Embedding this understanding has also made it harder for future programmers to make mistakes. For example, the concept of parent / child rows didn't exist in earlier examples, and it would be easy to mismatch them. Now the concept is plain to see, and the values are mostly worked out for you. It is also easier to refactor to support new clock variants, for example where lights in the first hours row represent 6 hours.

## How far should you take it?

There are things we can do to take this further. For example the `parent_time_per_light` of a child row must match the `time_per_light` of its parent, and there is nothing enforcing this. There is also a relationship between `time_per_light` and `lights_in_row` for the parent rows, and again it is not enforced.

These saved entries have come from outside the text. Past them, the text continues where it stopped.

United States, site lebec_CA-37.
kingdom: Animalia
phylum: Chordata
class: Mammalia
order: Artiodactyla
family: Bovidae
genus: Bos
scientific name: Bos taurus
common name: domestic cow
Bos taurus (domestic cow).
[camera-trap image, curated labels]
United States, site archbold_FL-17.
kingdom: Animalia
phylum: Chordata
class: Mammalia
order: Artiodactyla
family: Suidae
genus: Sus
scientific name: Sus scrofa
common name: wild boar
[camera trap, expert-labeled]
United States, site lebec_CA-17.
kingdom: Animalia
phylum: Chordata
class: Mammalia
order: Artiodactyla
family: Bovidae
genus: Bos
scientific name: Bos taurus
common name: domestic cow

However, at the moment we are only required to support one clock variant, so these probably aren't worth doing. When a change is required for the code, we should refactor so that the change is easy (which might be hard) and then make the easy change.

## Conclusions

Embedding domain concepts in code requires thought and skill, and TDD won't necessarily do it for you. It takes longer than a naive solution, but makes the code easier to understand, and will very likely save time in the medium term. Time is money, and finding the right balance of spending time now versus saving time later is also an important skill for a professional programmer to have.